# happy birthday, Kate W.



## katbalou (Nov 21, 2001)

here's to your first quarter century!!! happy birthday!!! :bounce: :bounce: 
kat


----------



## chrose (Nov 20, 2000)

Your first 1/4 century!?!?  Ahh...I remember my first 1/4 century, or do I?  Well I haven't reached my 2nd one yet! But hey, this is about you, not me. So Happy, Happy Birthday Kate W. I hope Sant.....errr the Birthday fairy brings you lots of new toys and $$$$  
Have a very happy birthday Kate.
:bounce:


----------



## jim berman (Oct 28, 1999)

Have a great birthday... and a fantastic weekend, as well!


----------



## cape chef (Jul 31, 2000)

Hmmm,

25 years old!  

Have a fun day and keep up the school log for us.


----------



## phoebe (Jul 3, 2002)

HAPPY BIRTHDAY KATE!

:smiles: :beer: :smiles:

How did you spend your day?


----------



## mezzaluna (Aug 29, 2000)

Happy Birthday Kate!!!

Trust me, the second 1/4 is better than the first. Enjoy your day! :bounce:


----------



## katew (Feb 22, 2002)

Thanks guys! Sorry I just noticed the thread. I couldn't remember where to find happy birthday...
My fiance bought a nice suit (his first one) and told me to dress up and we went to Cappriccio in Providence. It was the first really nice restaurant he has taken me to.

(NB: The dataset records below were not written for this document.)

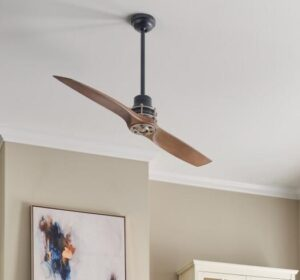 2 blade ceiling fan with light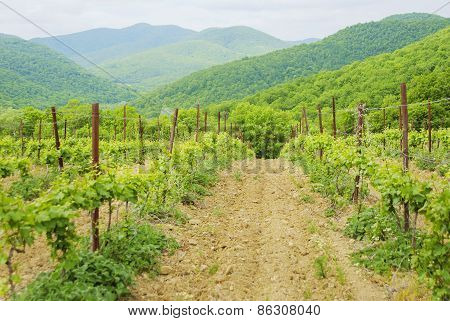 Landscape With Green Vineyard's Rows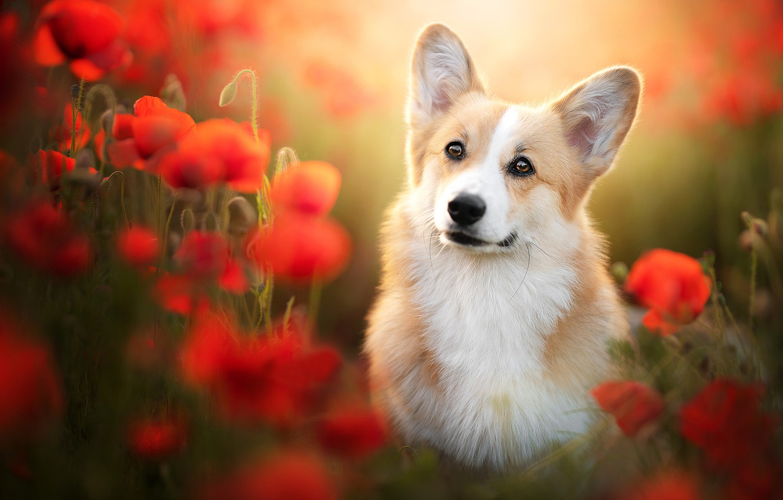 Photo wallpaper look, flowers, Maki, dog, blur, ears, face, Welsh Corgi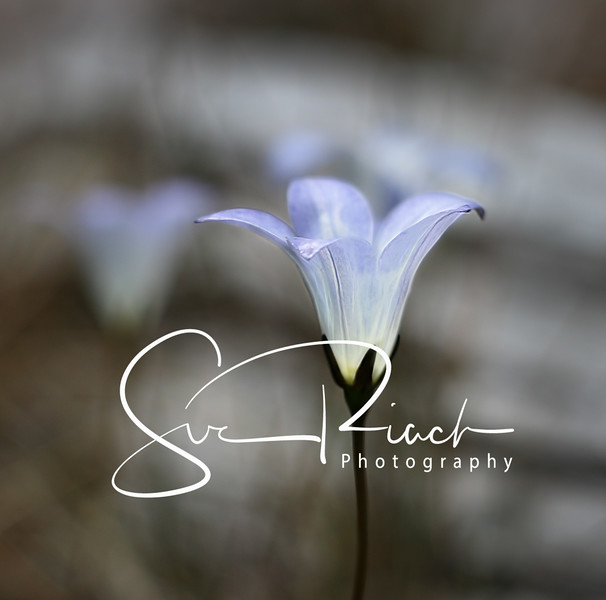 Delicate Bluebell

He got stuffed baked clams as an appetizer and I got a tomato and mozzerella salad. Then he got filet mignon and I got linguini puttanesca. Everything was great! The restaurant had the perfect blend of fancy food and food my fiance likes  Usually when my parents take us out somewhere nice, everything's "outside the box" and too fancy for his taste. I was pleased with Cappriccio. They do flambes, and while we didn't get one, we got to see at least 3 or 4.
Then, when we got out at 10, he took me to see Troy, which I'd been looking forward to for a long time. I was disappointed, but it was still fun. We showed up still dressed up and one of the employees almost rounded up some people to sing for me but I begged him not to. We got out at 1:30 and went right home and to bed.
My co-workers at my internship bought me a card and some lottery tickets. Tomorrow is my last day of that and then I graduate! Maybe later today I'll write something in Culinary Students.
Thanks again for the well wishes!


----------